→ TASK SET
a. In the passage about "The Mandalorian," what is the title of the Season 2 premiere episode?
b. Retype the passage about "The Mandalorian" word for word, starting with "Well, it turns" and going on through "off some Jawas.".
c. Extend the passage about "The Mandalorian" Season 2 premiere, picking up right after its final sentence.

→ TEXT
..............................
Almost a year ago, the “Star Wars” spinoff series “The Mandalorian” debuted on Disney+ with a first episode that had been kept mostly under wraps — unseen by the critics and largely unspoiled by advertising. That secrecy preserved what turned out to be a wonderful surprise: the introduction a fun new character, called “the Child” on the show but immediately dubbed “Baby Yoda” by the fans. This tiny, adorable, superpowered creature became TV’s breakout star last fall, raising the question of what Jon Favreau, the creator of “The Mandalorian,” might possibly spring on the audience in the second season.

Well, it turns out there’s no equivalent to a toddler-sized Yoda in the Season 2 premiere. But how about a full-sized Timothy Olyphant?

Olyphant plays Cobb Vanth, the title character in this season’s debut episode, “The Marshal.” The show’s hero, Din Djarin (Pedro Pascal) — the Mandalorian himself — meets Cobb when he rides into the Tatooine mining community of Mos Pelgo in search of another member of the Mandalorian order of warriors and bounty hunters. It tuns out that our Mando has been misinformed. There are none of his kind living in Mos Pelgo, only a loping lawman who got hired to protect a town partly because he happened to buy some old Mandalorian armor off some Jawas.
..............................
→ STORED DATA
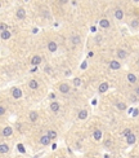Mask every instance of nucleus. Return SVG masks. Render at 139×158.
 <instances>
[{
	"label": "nucleus",
	"instance_id": "nucleus-1",
	"mask_svg": "<svg viewBox=\"0 0 139 158\" xmlns=\"http://www.w3.org/2000/svg\"><path fill=\"white\" fill-rule=\"evenodd\" d=\"M16 16H17V18H18V20H23L26 17V10L23 8H18V9H17V12H16Z\"/></svg>",
	"mask_w": 139,
	"mask_h": 158
},
{
	"label": "nucleus",
	"instance_id": "nucleus-2",
	"mask_svg": "<svg viewBox=\"0 0 139 158\" xmlns=\"http://www.w3.org/2000/svg\"><path fill=\"white\" fill-rule=\"evenodd\" d=\"M59 92H62V93H68V92H70V86H68V84H66V83H62L61 86H59Z\"/></svg>",
	"mask_w": 139,
	"mask_h": 158
},
{
	"label": "nucleus",
	"instance_id": "nucleus-3",
	"mask_svg": "<svg viewBox=\"0 0 139 158\" xmlns=\"http://www.w3.org/2000/svg\"><path fill=\"white\" fill-rule=\"evenodd\" d=\"M40 62H41V57H40V56H34V57L31 58V64L36 67Z\"/></svg>",
	"mask_w": 139,
	"mask_h": 158
},
{
	"label": "nucleus",
	"instance_id": "nucleus-4",
	"mask_svg": "<svg viewBox=\"0 0 139 158\" xmlns=\"http://www.w3.org/2000/svg\"><path fill=\"white\" fill-rule=\"evenodd\" d=\"M107 89H108V83L103 82L102 84H99V88H98V91H99L101 93H104V92H107Z\"/></svg>",
	"mask_w": 139,
	"mask_h": 158
},
{
	"label": "nucleus",
	"instance_id": "nucleus-5",
	"mask_svg": "<svg viewBox=\"0 0 139 158\" xmlns=\"http://www.w3.org/2000/svg\"><path fill=\"white\" fill-rule=\"evenodd\" d=\"M57 48H58V46H57L55 42H49L48 43V51H50V52H55Z\"/></svg>",
	"mask_w": 139,
	"mask_h": 158
},
{
	"label": "nucleus",
	"instance_id": "nucleus-6",
	"mask_svg": "<svg viewBox=\"0 0 139 158\" xmlns=\"http://www.w3.org/2000/svg\"><path fill=\"white\" fill-rule=\"evenodd\" d=\"M50 109H52V111L58 113V111H59V104H58L57 101H53V103L50 104Z\"/></svg>",
	"mask_w": 139,
	"mask_h": 158
},
{
	"label": "nucleus",
	"instance_id": "nucleus-7",
	"mask_svg": "<svg viewBox=\"0 0 139 158\" xmlns=\"http://www.w3.org/2000/svg\"><path fill=\"white\" fill-rule=\"evenodd\" d=\"M109 67H111L112 70H119L120 69V62L119 61H111V62H109Z\"/></svg>",
	"mask_w": 139,
	"mask_h": 158
},
{
	"label": "nucleus",
	"instance_id": "nucleus-8",
	"mask_svg": "<svg viewBox=\"0 0 139 158\" xmlns=\"http://www.w3.org/2000/svg\"><path fill=\"white\" fill-rule=\"evenodd\" d=\"M115 17H116V20H122V17H124V12H122V9H116V12H115Z\"/></svg>",
	"mask_w": 139,
	"mask_h": 158
},
{
	"label": "nucleus",
	"instance_id": "nucleus-9",
	"mask_svg": "<svg viewBox=\"0 0 139 158\" xmlns=\"http://www.w3.org/2000/svg\"><path fill=\"white\" fill-rule=\"evenodd\" d=\"M77 118L79 119H86V118H88V111L86 110H81V111H79V114H77Z\"/></svg>",
	"mask_w": 139,
	"mask_h": 158
},
{
	"label": "nucleus",
	"instance_id": "nucleus-10",
	"mask_svg": "<svg viewBox=\"0 0 139 158\" xmlns=\"http://www.w3.org/2000/svg\"><path fill=\"white\" fill-rule=\"evenodd\" d=\"M50 137L48 136V135H45V136H43L41 139H40V143H41L43 145H48V144H50Z\"/></svg>",
	"mask_w": 139,
	"mask_h": 158
},
{
	"label": "nucleus",
	"instance_id": "nucleus-11",
	"mask_svg": "<svg viewBox=\"0 0 139 158\" xmlns=\"http://www.w3.org/2000/svg\"><path fill=\"white\" fill-rule=\"evenodd\" d=\"M99 26L103 27V29H108L109 27V21L108 20H101L99 21Z\"/></svg>",
	"mask_w": 139,
	"mask_h": 158
},
{
	"label": "nucleus",
	"instance_id": "nucleus-12",
	"mask_svg": "<svg viewBox=\"0 0 139 158\" xmlns=\"http://www.w3.org/2000/svg\"><path fill=\"white\" fill-rule=\"evenodd\" d=\"M21 96H22V91H21V89L19 88H14L13 89V97L14 99H19Z\"/></svg>",
	"mask_w": 139,
	"mask_h": 158
},
{
	"label": "nucleus",
	"instance_id": "nucleus-13",
	"mask_svg": "<svg viewBox=\"0 0 139 158\" xmlns=\"http://www.w3.org/2000/svg\"><path fill=\"white\" fill-rule=\"evenodd\" d=\"M0 152H1V154L8 153V152H9V146L7 144H1V145H0Z\"/></svg>",
	"mask_w": 139,
	"mask_h": 158
},
{
	"label": "nucleus",
	"instance_id": "nucleus-14",
	"mask_svg": "<svg viewBox=\"0 0 139 158\" xmlns=\"http://www.w3.org/2000/svg\"><path fill=\"white\" fill-rule=\"evenodd\" d=\"M12 132H13L12 127H5V128L3 130V135H4V136H10Z\"/></svg>",
	"mask_w": 139,
	"mask_h": 158
},
{
	"label": "nucleus",
	"instance_id": "nucleus-15",
	"mask_svg": "<svg viewBox=\"0 0 139 158\" xmlns=\"http://www.w3.org/2000/svg\"><path fill=\"white\" fill-rule=\"evenodd\" d=\"M126 56H127L126 51H124V49H119V51H117V57H119V58H125Z\"/></svg>",
	"mask_w": 139,
	"mask_h": 158
},
{
	"label": "nucleus",
	"instance_id": "nucleus-16",
	"mask_svg": "<svg viewBox=\"0 0 139 158\" xmlns=\"http://www.w3.org/2000/svg\"><path fill=\"white\" fill-rule=\"evenodd\" d=\"M126 140H127V144H134V143H135V135L131 133L130 136L126 137Z\"/></svg>",
	"mask_w": 139,
	"mask_h": 158
},
{
	"label": "nucleus",
	"instance_id": "nucleus-17",
	"mask_svg": "<svg viewBox=\"0 0 139 158\" xmlns=\"http://www.w3.org/2000/svg\"><path fill=\"white\" fill-rule=\"evenodd\" d=\"M94 139L95 140H101L102 139V131L101 130H95L94 131Z\"/></svg>",
	"mask_w": 139,
	"mask_h": 158
},
{
	"label": "nucleus",
	"instance_id": "nucleus-18",
	"mask_svg": "<svg viewBox=\"0 0 139 158\" xmlns=\"http://www.w3.org/2000/svg\"><path fill=\"white\" fill-rule=\"evenodd\" d=\"M9 38H10V32L9 31H3L1 32V39L3 40H8Z\"/></svg>",
	"mask_w": 139,
	"mask_h": 158
},
{
	"label": "nucleus",
	"instance_id": "nucleus-19",
	"mask_svg": "<svg viewBox=\"0 0 139 158\" xmlns=\"http://www.w3.org/2000/svg\"><path fill=\"white\" fill-rule=\"evenodd\" d=\"M28 86H30V88H32V89H37L39 83H37L36 80H31L30 83H28Z\"/></svg>",
	"mask_w": 139,
	"mask_h": 158
},
{
	"label": "nucleus",
	"instance_id": "nucleus-20",
	"mask_svg": "<svg viewBox=\"0 0 139 158\" xmlns=\"http://www.w3.org/2000/svg\"><path fill=\"white\" fill-rule=\"evenodd\" d=\"M127 80L130 83H135L137 82V77L134 74H127Z\"/></svg>",
	"mask_w": 139,
	"mask_h": 158
},
{
	"label": "nucleus",
	"instance_id": "nucleus-21",
	"mask_svg": "<svg viewBox=\"0 0 139 158\" xmlns=\"http://www.w3.org/2000/svg\"><path fill=\"white\" fill-rule=\"evenodd\" d=\"M30 119H31L32 122L37 121V113H36V111H31V113H30Z\"/></svg>",
	"mask_w": 139,
	"mask_h": 158
},
{
	"label": "nucleus",
	"instance_id": "nucleus-22",
	"mask_svg": "<svg viewBox=\"0 0 139 158\" xmlns=\"http://www.w3.org/2000/svg\"><path fill=\"white\" fill-rule=\"evenodd\" d=\"M130 135H131V131H130V128H125V130H124V132H122V136L127 137V136H130Z\"/></svg>",
	"mask_w": 139,
	"mask_h": 158
},
{
	"label": "nucleus",
	"instance_id": "nucleus-23",
	"mask_svg": "<svg viewBox=\"0 0 139 158\" xmlns=\"http://www.w3.org/2000/svg\"><path fill=\"white\" fill-rule=\"evenodd\" d=\"M48 136H49L50 139H55V137H57V132L52 130V131H49V132H48Z\"/></svg>",
	"mask_w": 139,
	"mask_h": 158
},
{
	"label": "nucleus",
	"instance_id": "nucleus-24",
	"mask_svg": "<svg viewBox=\"0 0 139 158\" xmlns=\"http://www.w3.org/2000/svg\"><path fill=\"white\" fill-rule=\"evenodd\" d=\"M130 26L135 29V27H138V26H139V21H138V20H133V21L130 22Z\"/></svg>",
	"mask_w": 139,
	"mask_h": 158
},
{
	"label": "nucleus",
	"instance_id": "nucleus-25",
	"mask_svg": "<svg viewBox=\"0 0 139 158\" xmlns=\"http://www.w3.org/2000/svg\"><path fill=\"white\" fill-rule=\"evenodd\" d=\"M116 106H117V109H120V110H125L126 109V105L124 103H117V105H116Z\"/></svg>",
	"mask_w": 139,
	"mask_h": 158
},
{
	"label": "nucleus",
	"instance_id": "nucleus-26",
	"mask_svg": "<svg viewBox=\"0 0 139 158\" xmlns=\"http://www.w3.org/2000/svg\"><path fill=\"white\" fill-rule=\"evenodd\" d=\"M72 43L73 44H79L80 43V36H72Z\"/></svg>",
	"mask_w": 139,
	"mask_h": 158
},
{
	"label": "nucleus",
	"instance_id": "nucleus-27",
	"mask_svg": "<svg viewBox=\"0 0 139 158\" xmlns=\"http://www.w3.org/2000/svg\"><path fill=\"white\" fill-rule=\"evenodd\" d=\"M44 71L46 73V74H50V73H52V67L46 65V66H45V69H44Z\"/></svg>",
	"mask_w": 139,
	"mask_h": 158
},
{
	"label": "nucleus",
	"instance_id": "nucleus-28",
	"mask_svg": "<svg viewBox=\"0 0 139 158\" xmlns=\"http://www.w3.org/2000/svg\"><path fill=\"white\" fill-rule=\"evenodd\" d=\"M73 83H75V86H80V84H81V80H80L79 78H75V79H73Z\"/></svg>",
	"mask_w": 139,
	"mask_h": 158
},
{
	"label": "nucleus",
	"instance_id": "nucleus-29",
	"mask_svg": "<svg viewBox=\"0 0 139 158\" xmlns=\"http://www.w3.org/2000/svg\"><path fill=\"white\" fill-rule=\"evenodd\" d=\"M139 114V110L138 109H134V111H133V115H134V117H137Z\"/></svg>",
	"mask_w": 139,
	"mask_h": 158
},
{
	"label": "nucleus",
	"instance_id": "nucleus-30",
	"mask_svg": "<svg viewBox=\"0 0 139 158\" xmlns=\"http://www.w3.org/2000/svg\"><path fill=\"white\" fill-rule=\"evenodd\" d=\"M0 114H5V108H3V106H1V108H0Z\"/></svg>",
	"mask_w": 139,
	"mask_h": 158
},
{
	"label": "nucleus",
	"instance_id": "nucleus-31",
	"mask_svg": "<svg viewBox=\"0 0 139 158\" xmlns=\"http://www.w3.org/2000/svg\"><path fill=\"white\" fill-rule=\"evenodd\" d=\"M130 100H131V101H137V96L131 95V96H130Z\"/></svg>",
	"mask_w": 139,
	"mask_h": 158
},
{
	"label": "nucleus",
	"instance_id": "nucleus-32",
	"mask_svg": "<svg viewBox=\"0 0 139 158\" xmlns=\"http://www.w3.org/2000/svg\"><path fill=\"white\" fill-rule=\"evenodd\" d=\"M3 31H7V30H5V25L4 24H1V32Z\"/></svg>",
	"mask_w": 139,
	"mask_h": 158
},
{
	"label": "nucleus",
	"instance_id": "nucleus-33",
	"mask_svg": "<svg viewBox=\"0 0 139 158\" xmlns=\"http://www.w3.org/2000/svg\"><path fill=\"white\" fill-rule=\"evenodd\" d=\"M135 95H137V96H139V87H138V88H135Z\"/></svg>",
	"mask_w": 139,
	"mask_h": 158
},
{
	"label": "nucleus",
	"instance_id": "nucleus-34",
	"mask_svg": "<svg viewBox=\"0 0 139 158\" xmlns=\"http://www.w3.org/2000/svg\"><path fill=\"white\" fill-rule=\"evenodd\" d=\"M18 148H19L21 152H25V149H23V146H22V145H18Z\"/></svg>",
	"mask_w": 139,
	"mask_h": 158
},
{
	"label": "nucleus",
	"instance_id": "nucleus-35",
	"mask_svg": "<svg viewBox=\"0 0 139 158\" xmlns=\"http://www.w3.org/2000/svg\"><path fill=\"white\" fill-rule=\"evenodd\" d=\"M35 71H37V67H34V69L31 70V73H35Z\"/></svg>",
	"mask_w": 139,
	"mask_h": 158
},
{
	"label": "nucleus",
	"instance_id": "nucleus-36",
	"mask_svg": "<svg viewBox=\"0 0 139 158\" xmlns=\"http://www.w3.org/2000/svg\"><path fill=\"white\" fill-rule=\"evenodd\" d=\"M81 67H83V69H85V67H86V62H84L83 65H81Z\"/></svg>",
	"mask_w": 139,
	"mask_h": 158
},
{
	"label": "nucleus",
	"instance_id": "nucleus-37",
	"mask_svg": "<svg viewBox=\"0 0 139 158\" xmlns=\"http://www.w3.org/2000/svg\"><path fill=\"white\" fill-rule=\"evenodd\" d=\"M91 158H95V157H91Z\"/></svg>",
	"mask_w": 139,
	"mask_h": 158
}]
</instances>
..............................
→ TASK RESULTS
a. "The Marshal"

b.
Well, it turns out there’s no equivalent to a toddler-sized Yoda in the Season 2 premiere. But how about a full-sized Timothy Olyphant?

Olyphant plays Cobb Vanth, the title character in this season’s debut episode, “The Marshal.” The show’s hero, Din Djarin (Pedro Pascal) — the Mandalorian himself — meets Cobb when he rides into the Tatooine mining community of Mos Pelgo in search of another member of the Mandalorian order of warriors and bounty hunters. It tuns out that our Mando has been misinformed. There are none of his kind living in Mos Pelgo, only a loping lawman who got hired to protect a town partly because he happened to buy some old Mandalorian armor off some Jawas.

c.
It’s hard to overstate how delightful it is when Olyphant first walks onto the screen as Vanth. Even under a Mandalorian helmet, the actor’s sun-baked California drawl is instantly recognizable. He also gives himself away by the way he stands, with one hip thrust sideways, skinny legs leaning at a steep angle, arms afloat at his sides … as though he’s ready at a moment’s notice to dive to the ground while firing a blaster. Even in the “Star Wars” universe, the man who played Seth Bullock and Raylan Givens looks like … well, like a marshal.

The first season of “The Mandalorian” relied a lot on guest stars like Olyphant, who usually weren’t announced to the press ahead of time. (Favreau and Disney do like their little surprises.) Building the Season 2 premiere around a team up between the Mandalorian and the Marshal is a reassuring sign that this show probably won’t move too far away from what worked last year.

Season 1 built to a satisfyingly epic showdown, featuring most of the series’s major characters. But much of the appeal of “The Mandalorian” has come from its old-fashioned episodic structure. Nearly every chapter so far has followed the hero and the Child on a new adventure in a new location. So while “The Marshal” picks up where last season’s finale left off — with Mando accepting the assignment to reunite the Child with his own people — the story immediately reverts to the task-oriented plotting that made the first season such a joy.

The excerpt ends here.